Metropoli-30 claimed that it was able to attract the museum because the preconditions - open-mindedness, ambition and willingness to take financial risks - had been set in the decade before the actual decision was made. As they noted, 'Luck goes to those who make it.'43 An international design competition was held with a three-strong shortlist of architects - Izozaki, Buro Himmelblau and Frank Gehry - which Gehry won in 1991. The Guggenheim opened in 1997 and is owned by Bilbao. It cost approximately US$100 million, with an additional US$20 million paid to the Guggenheim for the use of the name for a 20-year period. Within this contract, Guggenheim makes its exhibitions and stock of art available to Bilbao. This direct investment by the Basque authorities repaid itself via increased tax revenues after three years and the current contributions by the region to the museum are covered by the yearly increases in tax revenue averaging, around 28 million euros per annum. By 2005 the Basque treasury had benefited from the Guggenheim by over 200 million euros and 4500 jobs in the hospitality industries. Estimates of visitor numbers were originally 500,000, but in the first year visitors numbered 1.2 million. This began to decline after 11 September 2001 and is currently running at 900,000 per annum, with the proportion of foreigners increasingly annually (59 per cent in 2003). The impact on other cultural facilities has been substantial -for example, the Museum of Fine Art has doubled its attendance.44
The arrival of the Guggenheim effectively developed the local tourism industry, although business tourism was already well developed given the economic strength of the region. Eighty-two per cent of visitors state that they specifically visited Bilbao only because of the museum. There is an estimated additional bed occupancy of approaching 1 million, with global hotel and shop brands clustering into the city.

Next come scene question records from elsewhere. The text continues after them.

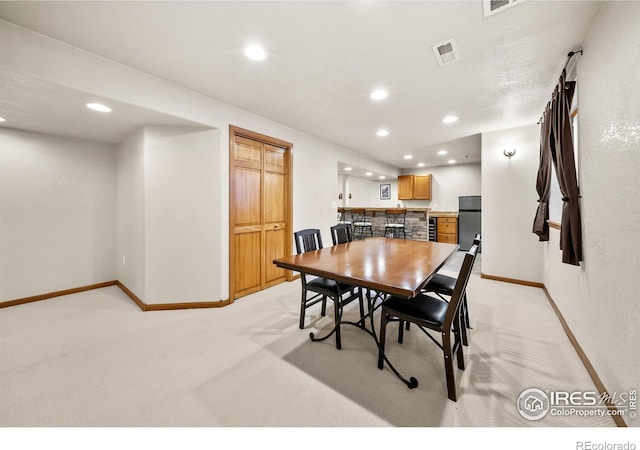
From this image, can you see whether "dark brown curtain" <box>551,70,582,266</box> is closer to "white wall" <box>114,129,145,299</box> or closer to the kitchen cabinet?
"white wall" <box>114,129,145,299</box>

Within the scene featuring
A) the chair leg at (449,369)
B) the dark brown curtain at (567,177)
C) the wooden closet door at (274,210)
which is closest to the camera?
the chair leg at (449,369)

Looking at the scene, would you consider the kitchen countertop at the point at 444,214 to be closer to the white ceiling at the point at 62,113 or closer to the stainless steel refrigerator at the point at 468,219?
the stainless steel refrigerator at the point at 468,219

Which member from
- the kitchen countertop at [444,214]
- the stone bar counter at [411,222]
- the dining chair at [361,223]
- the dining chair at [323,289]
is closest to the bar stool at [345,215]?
the dining chair at [361,223]

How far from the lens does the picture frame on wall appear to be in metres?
8.07

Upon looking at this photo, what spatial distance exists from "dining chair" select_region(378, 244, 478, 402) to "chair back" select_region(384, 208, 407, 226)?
465 centimetres

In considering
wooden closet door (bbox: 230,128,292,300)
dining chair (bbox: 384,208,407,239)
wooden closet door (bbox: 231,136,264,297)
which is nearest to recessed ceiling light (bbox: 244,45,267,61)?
wooden closet door (bbox: 230,128,292,300)

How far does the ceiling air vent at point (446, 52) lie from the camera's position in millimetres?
1809

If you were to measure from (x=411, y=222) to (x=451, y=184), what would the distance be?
2.05m

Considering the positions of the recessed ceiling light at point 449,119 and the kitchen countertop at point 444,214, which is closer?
the recessed ceiling light at point 449,119

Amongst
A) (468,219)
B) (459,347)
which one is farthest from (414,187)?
(459,347)

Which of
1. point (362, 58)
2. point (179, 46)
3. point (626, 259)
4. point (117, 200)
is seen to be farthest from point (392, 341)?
point (117, 200)

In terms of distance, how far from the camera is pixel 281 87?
2.47 m

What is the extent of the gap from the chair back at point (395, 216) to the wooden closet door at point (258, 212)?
3.45 metres
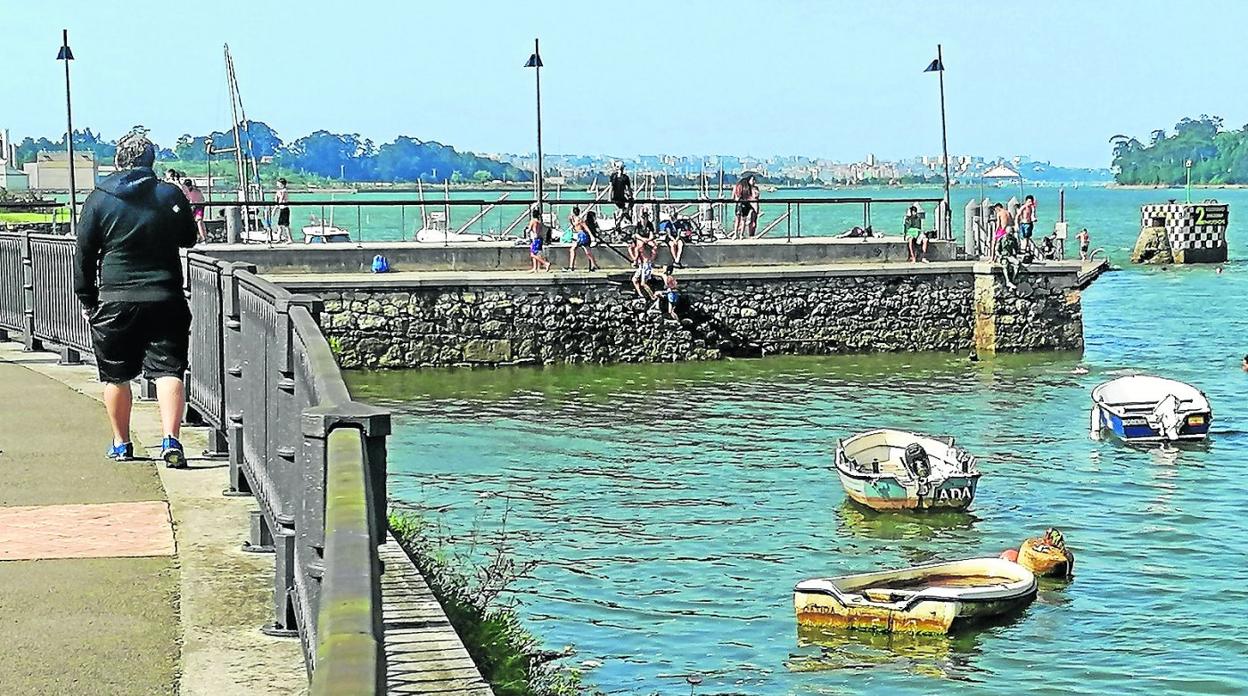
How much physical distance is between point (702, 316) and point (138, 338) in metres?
28.4

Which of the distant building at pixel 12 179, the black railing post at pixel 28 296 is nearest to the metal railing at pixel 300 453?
the black railing post at pixel 28 296

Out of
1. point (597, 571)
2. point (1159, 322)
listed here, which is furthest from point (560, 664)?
point (1159, 322)

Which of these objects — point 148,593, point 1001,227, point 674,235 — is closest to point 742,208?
point 674,235

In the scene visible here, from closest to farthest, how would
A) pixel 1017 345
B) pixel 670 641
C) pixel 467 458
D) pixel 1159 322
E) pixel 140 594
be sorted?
pixel 140 594, pixel 670 641, pixel 467 458, pixel 1017 345, pixel 1159 322

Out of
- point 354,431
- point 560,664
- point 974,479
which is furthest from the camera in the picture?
point 974,479

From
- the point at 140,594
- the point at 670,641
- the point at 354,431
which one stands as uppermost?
the point at 354,431

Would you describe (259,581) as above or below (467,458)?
above

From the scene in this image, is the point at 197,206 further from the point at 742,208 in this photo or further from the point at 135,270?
the point at 135,270

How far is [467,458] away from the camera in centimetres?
2559

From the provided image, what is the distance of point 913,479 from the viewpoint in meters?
21.3

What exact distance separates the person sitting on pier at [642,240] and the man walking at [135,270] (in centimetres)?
2798

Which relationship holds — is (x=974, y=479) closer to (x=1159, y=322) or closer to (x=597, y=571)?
(x=597, y=571)

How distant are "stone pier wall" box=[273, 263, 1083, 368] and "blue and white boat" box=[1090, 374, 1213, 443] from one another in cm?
1066

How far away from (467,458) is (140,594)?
718 inches
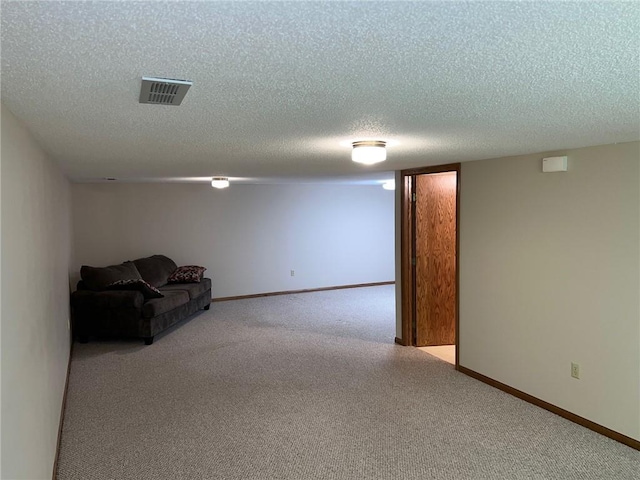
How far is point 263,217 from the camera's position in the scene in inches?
318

The building of the Guggenheim was not uncontentious, however. The idea to build an icon structure in the face of the high unemployment levels of the early 1990s caused alarm in a number of quarters, with some feeling it would be better to build new factories rather than pursue an internationalization strategy involving city-marketing and cultural facilities. The artistic community were initially the most vociferous opponents, as they believed the Guggenheim offered little to the local artistic community. Indeed a number of arts programmes were initially cut and there was a fear of its impact on existing facilities. Local sculptor Jorge Oteiza, who had nurtured the project of an arts centre in another site in the heart of Bilbao, became the leader of a lobby opposing this museum, which was seen by many local artists and intellectuals as 'an instrument of cultural colonialism'.45
While some segments remain suspicious, a larger section has become more enthusiastic, given the now increased investment in traditional cultural facilities, such as the extension of the Museum of Fine Arts as well as other amenities, such as the auditorium and conference centre. As a consequence it appears there has also been a burgeoning of artist-run and grass-roots movements, with outlets such as the alternative theatre and dance centre, La Fundici, the Mediaz association and the Urazurrutia centre.